Presentations: That sounds like a dangerous game. Won’t clients see through you?
Kosch: Well, you have to do it right, of course. It should be done sincerely, not as a tricky ploy to evade an issue. We once had a client in the chemical industry, and they wanted to communicate a significant price increase on one of their products. So they just put it out there and hoped the right people wouldn’t notice. It went over like a lead balloon, of course, and someone had to present to those people to explain how they had chosen to handle the price increase that way. We told them to be forthright, say that they had made a mistake, explain why decision was made to handle it that way and to say that they would like to get past it. And apologize, of course. But we asked our clients: After that part, after the issue is dealt with, why leave the customer thinking only about the failure when there have been successes in the relationship?
Shonka: Our client took some of the emotion out of the issue by acknowledging it, and admitting they shouldn’t have handled it the way they did. They also discussed with their customer how to handle issues like this in the future, which re-established the mutual dialogue and allowed them to create a plan that would work for both parties. Having that section of your presentation where you talk about successes helps you to manage the relationship and keep your last contact from ending on a negative note, even when you’ve just handled a really unpleasant problem. Also, it gives you somewhere else to go in the presentation once you’ve dealt with the issue, and gives you an opportunity to make other points.
Presentations: What mistakes can you make when trying to do something like this?
Kosch; If there’s an issue or a problem to address, don’t assume that everybody knows what it is. And don’t assume that you know all the ramifications of this issue. Get more than one perspective on how it affects the company. This is definitely a time to do your homework and know what you’re talking about. You can’t afford not to when the client is already unhappy with you.

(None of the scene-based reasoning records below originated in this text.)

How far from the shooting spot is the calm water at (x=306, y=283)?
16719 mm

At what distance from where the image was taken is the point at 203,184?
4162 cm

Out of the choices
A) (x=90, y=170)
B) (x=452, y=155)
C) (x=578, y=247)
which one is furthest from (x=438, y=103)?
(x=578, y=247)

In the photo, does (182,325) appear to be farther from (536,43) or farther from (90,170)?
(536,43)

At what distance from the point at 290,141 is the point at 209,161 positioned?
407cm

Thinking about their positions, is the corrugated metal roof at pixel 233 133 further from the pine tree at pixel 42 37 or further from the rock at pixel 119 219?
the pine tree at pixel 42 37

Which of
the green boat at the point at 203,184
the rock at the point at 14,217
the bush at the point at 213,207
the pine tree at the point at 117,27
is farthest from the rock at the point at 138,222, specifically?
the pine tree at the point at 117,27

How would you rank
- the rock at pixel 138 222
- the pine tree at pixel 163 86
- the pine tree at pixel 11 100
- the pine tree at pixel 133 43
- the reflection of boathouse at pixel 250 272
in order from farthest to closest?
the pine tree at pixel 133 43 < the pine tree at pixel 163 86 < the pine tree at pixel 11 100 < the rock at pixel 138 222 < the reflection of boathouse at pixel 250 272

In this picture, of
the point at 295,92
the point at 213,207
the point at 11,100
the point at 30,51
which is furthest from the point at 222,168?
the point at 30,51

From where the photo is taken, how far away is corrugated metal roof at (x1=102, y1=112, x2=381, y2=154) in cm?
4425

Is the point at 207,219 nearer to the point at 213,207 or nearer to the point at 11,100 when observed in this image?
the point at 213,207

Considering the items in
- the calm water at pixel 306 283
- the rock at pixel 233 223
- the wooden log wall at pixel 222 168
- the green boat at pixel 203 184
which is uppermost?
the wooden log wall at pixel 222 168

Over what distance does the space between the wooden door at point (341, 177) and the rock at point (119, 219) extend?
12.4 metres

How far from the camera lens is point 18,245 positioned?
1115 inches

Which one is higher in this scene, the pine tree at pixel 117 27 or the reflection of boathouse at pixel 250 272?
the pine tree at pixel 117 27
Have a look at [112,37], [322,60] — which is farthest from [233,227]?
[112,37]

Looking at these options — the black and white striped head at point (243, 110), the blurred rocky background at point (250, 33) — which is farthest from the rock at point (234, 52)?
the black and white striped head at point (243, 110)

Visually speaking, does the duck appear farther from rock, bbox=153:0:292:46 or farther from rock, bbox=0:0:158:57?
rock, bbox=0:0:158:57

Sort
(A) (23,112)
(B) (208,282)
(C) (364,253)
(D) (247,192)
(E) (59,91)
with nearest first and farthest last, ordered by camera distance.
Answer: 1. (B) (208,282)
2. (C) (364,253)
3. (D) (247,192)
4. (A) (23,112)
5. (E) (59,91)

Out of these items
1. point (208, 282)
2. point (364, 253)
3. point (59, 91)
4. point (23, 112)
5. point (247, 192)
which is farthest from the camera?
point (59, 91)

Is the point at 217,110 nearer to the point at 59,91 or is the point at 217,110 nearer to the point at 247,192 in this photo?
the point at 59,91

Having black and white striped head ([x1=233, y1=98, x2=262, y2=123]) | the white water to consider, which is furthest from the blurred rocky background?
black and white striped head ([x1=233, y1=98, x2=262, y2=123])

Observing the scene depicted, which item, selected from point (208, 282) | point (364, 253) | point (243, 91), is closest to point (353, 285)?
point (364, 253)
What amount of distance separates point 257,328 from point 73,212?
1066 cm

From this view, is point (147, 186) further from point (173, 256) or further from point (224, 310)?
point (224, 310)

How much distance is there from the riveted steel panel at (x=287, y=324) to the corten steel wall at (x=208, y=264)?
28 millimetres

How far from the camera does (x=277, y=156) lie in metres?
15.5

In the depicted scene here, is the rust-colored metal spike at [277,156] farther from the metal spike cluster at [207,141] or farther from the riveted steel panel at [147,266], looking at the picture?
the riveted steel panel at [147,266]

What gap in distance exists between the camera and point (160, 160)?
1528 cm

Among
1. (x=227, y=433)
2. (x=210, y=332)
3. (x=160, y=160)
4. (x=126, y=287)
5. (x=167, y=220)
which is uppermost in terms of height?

Shonka: In a typical presentation, you want to move toward a close, because you’re moving to accomplish something, either to convey some information or encourage the client toward a decision. But you can’t close a presentation on a contentious issue that way. You can guide the conversation toward a resolution, but you need to work toward a conclusion with the person or people you’re presenting to. And you can’t move it too fast, either. You don’t want to ask, “Are we done? Can we move on?” If the client isn’t satisfied with the way the problem is resolved, you’re not done. Here, the presenter is the message—your sincerity, your willingness to work together to fix what’s wrong—and the presentation itself is just the support media.